Als je een switchpakje aan de showmaster hangt kan hij ook aan/uit schakelen met de faders hoor.  :Roll Eyes (Sarcastic):

----------


## renevanh

Kostendrukkende tip: kijk ook tweede hands!
Derby's en strobo's worden voor een paar tientjes weg gedaan. Nieuw lampje erin en klaar.

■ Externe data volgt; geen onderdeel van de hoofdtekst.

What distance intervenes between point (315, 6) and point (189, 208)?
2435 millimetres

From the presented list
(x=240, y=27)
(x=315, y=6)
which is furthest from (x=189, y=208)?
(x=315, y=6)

Haken: Deze of vergelijkbare gebruiken, kunnen 50kg hebben (let wel op buisdiameter!). Halfcouplers kunnen doorgaans meer gewicht hebben.

----------


## rick1993

Wat dacht je van eens showtec scanmaster 2 MKII, deze kost 209 euro en heeft 192 kanalen  :Smile: . Er zijn 12 knoppen en bij elke knop kun je de 8 faders gebruiken. Je kunt er dus 12 dingen aan koppelen. 4 knoppen voor de ledparren en dan heb je er nog 8 over voor effecten.

Rick

----------


## DJ-Jan

Je ziet het Rob genoeg mogelijkheden.
het is maar net wat je er ook in de toekomst van licht erbij wil kopen (meer scanners bijv of movingheads)

----------


## dj_rob

Nou, ik wil voorlopig even niet te veel geld uitgeven
Ik zat te denken aan 4 ledparren (mogen van mij met z'n 4en tegelijk gestuurd worden, als dat kan) met daartussen:

Derby - Scanner - Stroboscoop 
of
Scanner - Derby - Scanner (aangezien de meeste scanners ook gewoon als strobo gebruikt kunnen worden :Big Grin: )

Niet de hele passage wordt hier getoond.